Texto fornecido:
+ + +
No livro Mulheres Sem Filhos, a escritora Ruby Warrington analisa por que é necessário reformular a maneira como nossa sociedade aborda as mulheres que optam por não ter filhos. Neste trecho, Warrington propõe um exercício reflexivo para ajudar você a descobrir onde se encontra no “Espectro da Maternidade” – que vai do “Não Categórico” ao “Sim Absoluto”.
Quebrando o Binarismo Materno: O Poder das Conversas Sinceras
Como podemos começar a quebrar o binarismo materno e adotar o conceito do Espectro da Maternidade? Antes de mais nada, é essencial que possamos falar abertamente e com sinceridade sobre quem somos como indivíduos, compartilhando nossos medos mais profundos, nossas necessidades e os desejos que temos para nossas vidas. Essas conversas podem e devem começar entre nós.
Com frequência, é visto como algo “indelicado” perguntar sobre os motivos que levam uma mulher a não ter filhos. No entanto, isso reflete mais um traço do pensamento pronatalista, que sugere que não ser mãe deve ser fruto de algum infortúnio tão doloroso que não se deve comentar. Na verdade, discussões honestas e abertas sobre nossa posição no Espectro da Maternidade – e os porquês dessa escolha – podem ser incrivelmente enriquecedoras e esclarecedoras para todos
Motivações além do instinto
Li um relato em que uma mulher, por volta dos 40 anos, encontrou confiança em sua decisão de dizer “não” à maternidade, enquanto sua melhor amiga enfrentava os desafios emocionais e físicos da fertilização in vitro (FIV). A jornada da amiga foi cheia de altos e baixos, passando de momentos de esperança e determinação para episódios de desilusão, lágrimas e um profundo cansaço.
+ + +
(Perguntas espaciais com base em imagens)
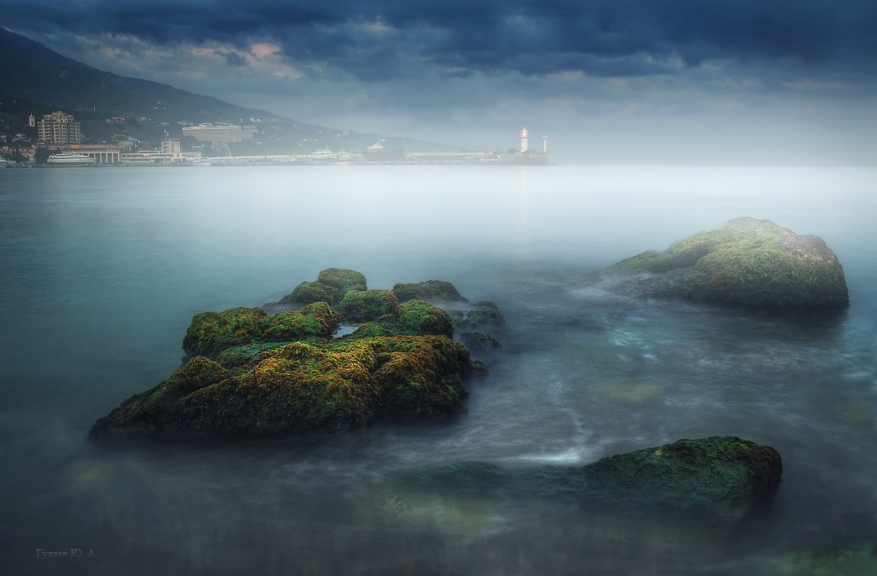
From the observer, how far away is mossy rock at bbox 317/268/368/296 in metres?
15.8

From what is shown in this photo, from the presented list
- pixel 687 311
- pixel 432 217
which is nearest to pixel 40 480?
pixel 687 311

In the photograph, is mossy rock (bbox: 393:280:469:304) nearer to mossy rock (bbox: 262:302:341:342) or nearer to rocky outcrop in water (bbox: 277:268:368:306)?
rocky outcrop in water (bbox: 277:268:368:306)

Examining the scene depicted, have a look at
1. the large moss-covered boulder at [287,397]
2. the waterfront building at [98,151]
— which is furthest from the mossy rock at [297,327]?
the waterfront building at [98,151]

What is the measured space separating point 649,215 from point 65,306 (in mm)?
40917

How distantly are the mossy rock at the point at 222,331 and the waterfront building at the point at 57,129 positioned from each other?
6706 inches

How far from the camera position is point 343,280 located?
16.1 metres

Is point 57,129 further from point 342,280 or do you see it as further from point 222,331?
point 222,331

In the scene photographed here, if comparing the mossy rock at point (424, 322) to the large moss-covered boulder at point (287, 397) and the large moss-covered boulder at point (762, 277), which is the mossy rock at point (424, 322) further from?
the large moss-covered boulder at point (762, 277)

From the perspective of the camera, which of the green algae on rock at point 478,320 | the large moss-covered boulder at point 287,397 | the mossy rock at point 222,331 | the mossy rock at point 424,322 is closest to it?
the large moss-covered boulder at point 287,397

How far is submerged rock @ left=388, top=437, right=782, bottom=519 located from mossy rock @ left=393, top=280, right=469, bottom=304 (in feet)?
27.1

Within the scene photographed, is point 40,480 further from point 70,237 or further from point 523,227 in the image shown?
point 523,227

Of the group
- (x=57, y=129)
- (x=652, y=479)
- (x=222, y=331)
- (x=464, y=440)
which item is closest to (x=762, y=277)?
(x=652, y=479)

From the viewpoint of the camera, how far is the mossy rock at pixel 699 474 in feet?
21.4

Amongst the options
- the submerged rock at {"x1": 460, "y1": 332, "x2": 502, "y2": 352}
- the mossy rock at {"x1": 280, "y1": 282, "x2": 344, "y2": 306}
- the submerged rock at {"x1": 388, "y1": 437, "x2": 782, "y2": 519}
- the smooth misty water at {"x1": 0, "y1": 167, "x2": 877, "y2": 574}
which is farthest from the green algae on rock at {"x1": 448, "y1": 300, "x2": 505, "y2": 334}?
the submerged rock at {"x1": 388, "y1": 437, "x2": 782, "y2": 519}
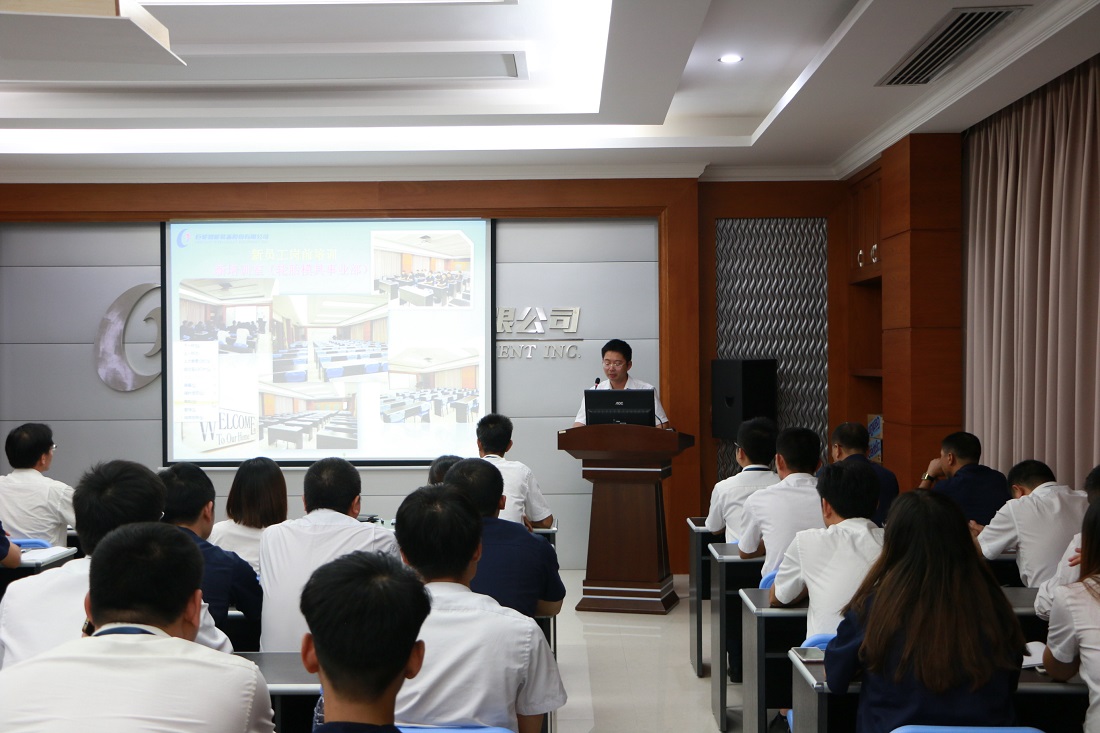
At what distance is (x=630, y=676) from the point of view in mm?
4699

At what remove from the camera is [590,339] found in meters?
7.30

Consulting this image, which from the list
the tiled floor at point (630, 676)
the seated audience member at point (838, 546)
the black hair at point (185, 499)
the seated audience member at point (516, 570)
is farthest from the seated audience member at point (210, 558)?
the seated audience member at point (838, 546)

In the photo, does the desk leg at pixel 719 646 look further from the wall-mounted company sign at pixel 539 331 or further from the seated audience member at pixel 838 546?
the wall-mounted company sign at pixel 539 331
+ + +
Lista de tarefas:
- 1) Com base no trecho sobre o Espectro da Maternidade, responda:
(a) Qual é o título do livro de Ruby Warrington mencionado?
(b) De que tipo de pensamento é traço considerar "indelicado" perguntar por que uma mulher não tem filhos?
(c) Que tratamento a melhor amiga da mulher do relato enfrentava?
- 2) Dê continuidade ao trecho sobre o Espectro da Maternidade a partir do ponto em que ele para.

Respostas por tarefa:
- 1)
(a) Mulheres Sem Filhos.
(b) Do pensamento pronatalista.
(c) A fertilização in vitro (FIV).

- 2)
Após finalmente se tornar mãe de gêmeos saudáveis, embora exausta, ela compartilhou o que a motivou a seguir em frente. Sua resposta surpreendeu, pois não envolvia um instinto biológico forte, mas sim motivos emocionais:
“Sempre amei as grandes reuniões familiares da minha infância e queria recriar essas experiências; sonhava com uma casa cheia e barulhenta porque temia o oposto; e queria ver meus pais felizes como avós.”
Escolhas e Caminhos: Amor em Diferentes Formas de Vida
Ao ouvir essa descrição, percebi que os motivos dela para ter filhos não eram tão diferentes dos meus para não ter. Enquanto ela ansiava por barulho, eu valorizo profundamente as horas de silêncio que limpam minha mente; e enquanto ela se empolgava com viagens familiares para parques temáticos, minhas memórias de infância favoritas são de momentos em que estava sozinha. Quanto à ideia de ver meus pais como avós, nunca consegui visualizar isso claramente (por motivos que se tornariam evidentes).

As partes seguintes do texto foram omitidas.